Our tectonic_etcd_servers is the default [], so external_endpoints = 0 and we go to etcd_hostname_list via instance_count:

https://github.com/coreos/terraform-aws-kubernetes/blob/master/tectonic.tf#L2

count = "${var.tectonic_self_hosted_etcd != "" ? 0 : var.tectonic_etcd_count > 0 ? var.tectonic_etcd_count : length(data.aws_availability_zones.azs.names) == 5 ? 5 : 3}"

tectonic_self_hosted_etcd and tectonic_etcd_count are the defaults of "" and 0 so I think this falls through to the final expression length(data.aws_availability_zones.azs.names) == 5 ? 5 : 3

Either way I'm not sure why it thinks it can't compute count.

terraform 0.10.8, though have also tried with 0.11.2 to no avail.

ssunagari commented 6 years ago

self-followup: my issue above went away when I did a -targeted apply of the route53 resource first, then a full plan/apply. Although I have subsequently realized I was confused about how the base domain gets used and am going to re-do our setup without the additional route53_zone anyway.

tomdavidson commented 6 years ago

@ssunagari so what was the actual problem? (btw, the language used around the dns zone has been confusing to me too)

wethinkagile commented 6 years ago

We are still seeing this problem on a fresh default install, even with tectonic-1.8.9 and its terraform v0.10.7 binary. We are not doing any Route53 shenanigans like ssunagari, just a full AWS install and upscale from the vanilla docs with vanilla binaries, no special sauce. Trying anew & failing since 8 months. This issue can be very easily reproduced and we really are in desperate need of a solution.

A solution for us would also be a hardcoded instance count in some file if only somebody would finally shed some light on this ticket, but I don't feel comfortable to tinker with the deep-level logic of AWS Terraforming for Kubernetes.

As it looks like we will likely move away from Tectonic, b/c this bug is a career destroying bug.

ssunagari commented 6 years ago

Apologies, did not see the above comments until now.

  1. I still don't know what the actual problem is, per se. I can only repeat what I said above that doing terraform apply -target aws_route53_zone.k8s by itself, followed by the full terraform apply, succeeded.

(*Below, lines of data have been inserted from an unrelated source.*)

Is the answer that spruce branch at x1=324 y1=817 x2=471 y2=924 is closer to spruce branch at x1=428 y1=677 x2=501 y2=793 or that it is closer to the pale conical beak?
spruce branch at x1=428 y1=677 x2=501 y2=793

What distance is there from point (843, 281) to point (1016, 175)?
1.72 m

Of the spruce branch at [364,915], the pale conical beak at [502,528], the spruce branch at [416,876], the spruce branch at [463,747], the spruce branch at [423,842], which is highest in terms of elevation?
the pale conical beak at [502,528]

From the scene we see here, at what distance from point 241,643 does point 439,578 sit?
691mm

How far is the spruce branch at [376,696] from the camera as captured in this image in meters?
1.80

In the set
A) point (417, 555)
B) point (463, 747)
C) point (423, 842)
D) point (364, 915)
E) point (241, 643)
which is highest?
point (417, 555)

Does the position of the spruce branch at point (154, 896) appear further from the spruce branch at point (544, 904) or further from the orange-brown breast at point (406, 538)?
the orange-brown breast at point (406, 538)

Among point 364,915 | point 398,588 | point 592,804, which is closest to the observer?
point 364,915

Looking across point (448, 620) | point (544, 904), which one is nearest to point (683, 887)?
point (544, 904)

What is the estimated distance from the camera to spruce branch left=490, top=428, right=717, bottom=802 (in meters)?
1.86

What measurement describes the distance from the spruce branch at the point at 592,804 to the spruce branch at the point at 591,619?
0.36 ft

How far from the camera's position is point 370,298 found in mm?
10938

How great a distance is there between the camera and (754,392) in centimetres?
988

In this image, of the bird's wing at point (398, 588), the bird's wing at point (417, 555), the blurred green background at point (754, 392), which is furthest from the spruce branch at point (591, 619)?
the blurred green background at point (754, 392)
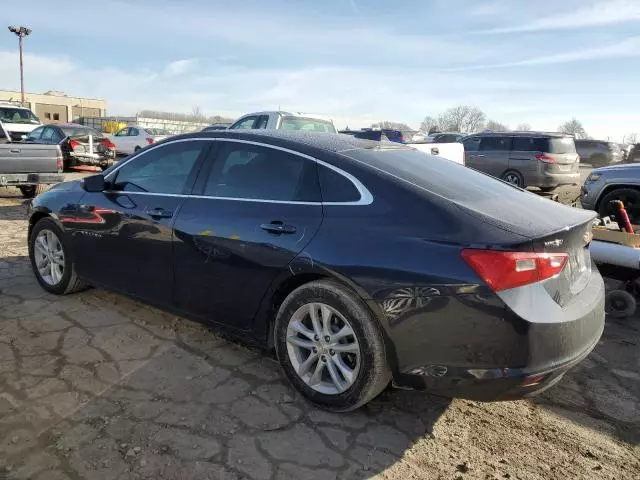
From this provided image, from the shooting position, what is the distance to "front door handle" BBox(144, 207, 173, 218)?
352 centimetres

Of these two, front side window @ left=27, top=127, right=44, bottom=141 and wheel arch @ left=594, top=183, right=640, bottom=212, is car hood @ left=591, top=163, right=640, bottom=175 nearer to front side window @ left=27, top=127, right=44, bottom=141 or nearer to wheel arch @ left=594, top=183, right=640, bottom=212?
wheel arch @ left=594, top=183, right=640, bottom=212

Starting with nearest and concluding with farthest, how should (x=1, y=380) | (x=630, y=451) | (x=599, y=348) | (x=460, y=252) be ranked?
Result: 1. (x=460, y=252)
2. (x=630, y=451)
3. (x=1, y=380)
4. (x=599, y=348)

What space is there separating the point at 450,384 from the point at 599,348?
85.8 inches

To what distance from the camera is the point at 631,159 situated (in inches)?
883

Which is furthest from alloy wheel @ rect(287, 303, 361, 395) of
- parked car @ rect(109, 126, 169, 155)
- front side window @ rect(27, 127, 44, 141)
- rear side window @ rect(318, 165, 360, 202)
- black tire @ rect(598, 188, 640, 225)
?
parked car @ rect(109, 126, 169, 155)

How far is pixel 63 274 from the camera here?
441 centimetres

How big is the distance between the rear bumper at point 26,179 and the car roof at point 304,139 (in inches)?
275

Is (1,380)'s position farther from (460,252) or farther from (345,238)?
(460,252)

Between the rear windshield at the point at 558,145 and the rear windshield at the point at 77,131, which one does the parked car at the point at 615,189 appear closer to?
the rear windshield at the point at 558,145

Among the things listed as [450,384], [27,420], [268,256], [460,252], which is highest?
[460,252]

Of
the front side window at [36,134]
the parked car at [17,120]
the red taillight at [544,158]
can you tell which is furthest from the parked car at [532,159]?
the parked car at [17,120]

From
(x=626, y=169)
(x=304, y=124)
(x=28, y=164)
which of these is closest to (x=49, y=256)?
(x=28, y=164)

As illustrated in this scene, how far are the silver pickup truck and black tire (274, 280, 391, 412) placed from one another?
819 cm

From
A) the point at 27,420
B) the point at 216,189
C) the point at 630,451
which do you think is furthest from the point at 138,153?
the point at 630,451
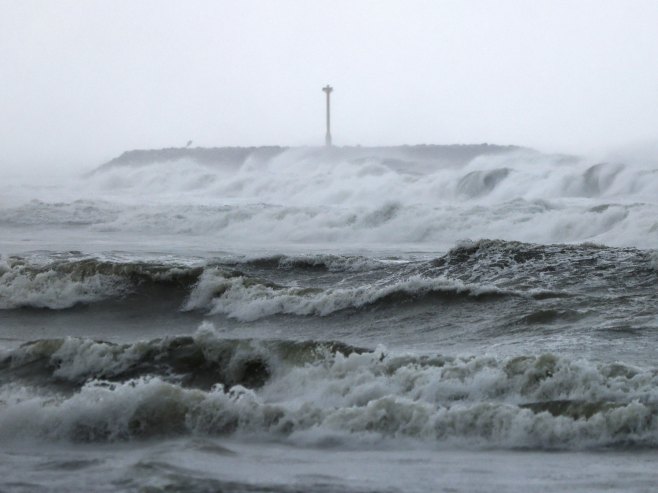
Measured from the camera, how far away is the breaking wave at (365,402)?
21.1 feet

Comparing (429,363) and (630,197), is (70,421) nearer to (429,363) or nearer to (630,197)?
(429,363)

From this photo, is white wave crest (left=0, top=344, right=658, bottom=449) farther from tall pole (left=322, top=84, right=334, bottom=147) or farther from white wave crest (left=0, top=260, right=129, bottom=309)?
tall pole (left=322, top=84, right=334, bottom=147)

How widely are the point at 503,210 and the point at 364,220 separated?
134 inches

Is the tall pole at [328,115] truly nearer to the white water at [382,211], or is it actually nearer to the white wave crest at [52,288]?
the white water at [382,211]

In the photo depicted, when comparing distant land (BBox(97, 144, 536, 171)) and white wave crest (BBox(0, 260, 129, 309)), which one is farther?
distant land (BBox(97, 144, 536, 171))

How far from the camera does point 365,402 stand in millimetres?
7289

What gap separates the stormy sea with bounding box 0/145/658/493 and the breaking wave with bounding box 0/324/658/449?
0.02 meters

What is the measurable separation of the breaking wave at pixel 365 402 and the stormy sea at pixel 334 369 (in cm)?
2

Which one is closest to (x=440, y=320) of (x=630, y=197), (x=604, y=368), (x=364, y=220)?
(x=604, y=368)

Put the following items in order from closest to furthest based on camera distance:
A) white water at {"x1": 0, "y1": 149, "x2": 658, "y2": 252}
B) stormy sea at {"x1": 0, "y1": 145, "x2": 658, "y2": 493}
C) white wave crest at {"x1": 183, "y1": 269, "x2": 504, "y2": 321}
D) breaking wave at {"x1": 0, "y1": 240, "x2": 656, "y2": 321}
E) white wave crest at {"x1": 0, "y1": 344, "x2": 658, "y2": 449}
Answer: stormy sea at {"x1": 0, "y1": 145, "x2": 658, "y2": 493} → white wave crest at {"x1": 0, "y1": 344, "x2": 658, "y2": 449} → white wave crest at {"x1": 183, "y1": 269, "x2": 504, "y2": 321} → breaking wave at {"x1": 0, "y1": 240, "x2": 656, "y2": 321} → white water at {"x1": 0, "y1": 149, "x2": 658, "y2": 252}

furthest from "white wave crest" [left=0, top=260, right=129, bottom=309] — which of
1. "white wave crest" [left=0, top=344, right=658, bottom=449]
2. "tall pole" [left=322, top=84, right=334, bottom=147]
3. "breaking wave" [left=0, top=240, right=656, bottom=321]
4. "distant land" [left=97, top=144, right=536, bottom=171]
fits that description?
"tall pole" [left=322, top=84, right=334, bottom=147]

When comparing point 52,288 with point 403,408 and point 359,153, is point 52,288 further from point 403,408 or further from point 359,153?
point 359,153

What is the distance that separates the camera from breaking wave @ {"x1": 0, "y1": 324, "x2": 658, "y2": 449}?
21.1ft

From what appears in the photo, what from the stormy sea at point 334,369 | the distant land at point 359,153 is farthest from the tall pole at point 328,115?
the stormy sea at point 334,369
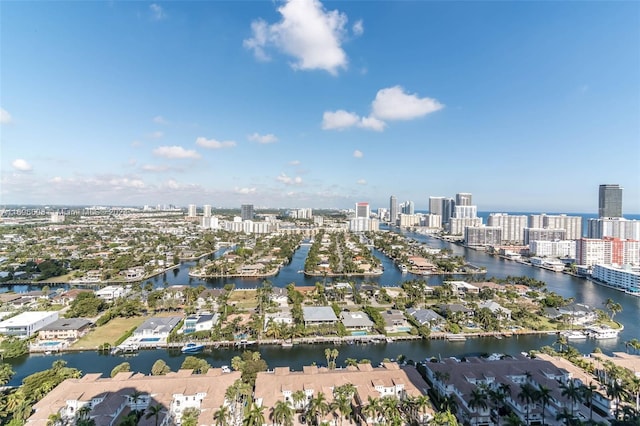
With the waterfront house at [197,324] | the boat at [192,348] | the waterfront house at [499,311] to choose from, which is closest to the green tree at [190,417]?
the boat at [192,348]

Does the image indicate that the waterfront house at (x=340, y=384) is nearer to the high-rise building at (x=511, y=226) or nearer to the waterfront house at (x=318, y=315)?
the waterfront house at (x=318, y=315)

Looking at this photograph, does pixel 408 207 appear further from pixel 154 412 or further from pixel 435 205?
pixel 154 412

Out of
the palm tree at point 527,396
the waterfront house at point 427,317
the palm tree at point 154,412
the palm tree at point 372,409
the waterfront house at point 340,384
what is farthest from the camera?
the waterfront house at point 427,317

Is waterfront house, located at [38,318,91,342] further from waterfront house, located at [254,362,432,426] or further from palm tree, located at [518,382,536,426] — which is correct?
palm tree, located at [518,382,536,426]

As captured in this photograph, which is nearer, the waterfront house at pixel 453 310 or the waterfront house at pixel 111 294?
the waterfront house at pixel 453 310

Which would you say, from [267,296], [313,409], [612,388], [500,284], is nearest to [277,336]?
[267,296]

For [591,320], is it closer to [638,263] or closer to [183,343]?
[183,343]

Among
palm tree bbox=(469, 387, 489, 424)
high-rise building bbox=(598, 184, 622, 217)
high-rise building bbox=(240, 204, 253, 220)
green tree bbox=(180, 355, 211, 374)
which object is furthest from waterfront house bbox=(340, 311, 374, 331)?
high-rise building bbox=(240, 204, 253, 220)
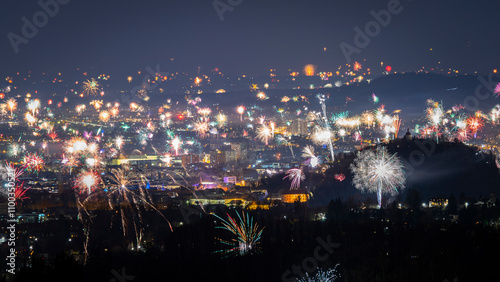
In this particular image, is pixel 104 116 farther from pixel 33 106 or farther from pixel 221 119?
pixel 221 119

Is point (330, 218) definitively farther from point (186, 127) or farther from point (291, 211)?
point (186, 127)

  2. To elaborate on the DNS name aspect, the ultimate DNS FQDN of the cluster endpoints/API is going to be formed by concatenating tectonic_cluster_name.tectonic_base_domain. So if I wanted k8s.foo.com it's enough to set the tectonic_cluster_name to k8s and tectonic_base_domain to foo.com (and the tectonic module uses a data source to query for the route53 zone for foo.com). I didn't need a separate aws_route53_zone resource at all.

  3. So in our case the problem went away when we removed the external dependency. Obviously this is not going to be a useful workaround in most cases (if this was even the same root cause to begin with).

So unfortunately I don't have any magic insights to offer -- just a tectonic/k8s n00b fumbling my way through this :-/

wethinkagile commented 6 years ago

@ssunagari I have no idea what you are talking about, we have no problems with route53, nor with base domains or cluster names or any zones. Let me kindly suggest you open a new thread for your issue. Our issue is the the same as the Thread Creator's issue which is the count of the workers can't be upscaled. The line in question is this:

count = "${var.external_vpc_id == "" ? 0 : var.num_external_worker_subnets}

We contacted Tectonic on numerous channels on numerous occasions over the last half year, they only pointed to GitHub or to open our wallet. Since an unscalable Kubernetes Cluster is the very opposite of the very rasion d'être for any microservice-oriented archtiecture in the first place, we now are moving to KOPS and wish the Tectonic Project all the best of luck, it looks like they are going to need plenty of it. Overall the experience with Tectonic (Enterprise) and quay (Enterprise), their support and the quality of their products has been a very very bad one and I can only strongly suggest everybody to think twice before choosing them. Very dissapointed!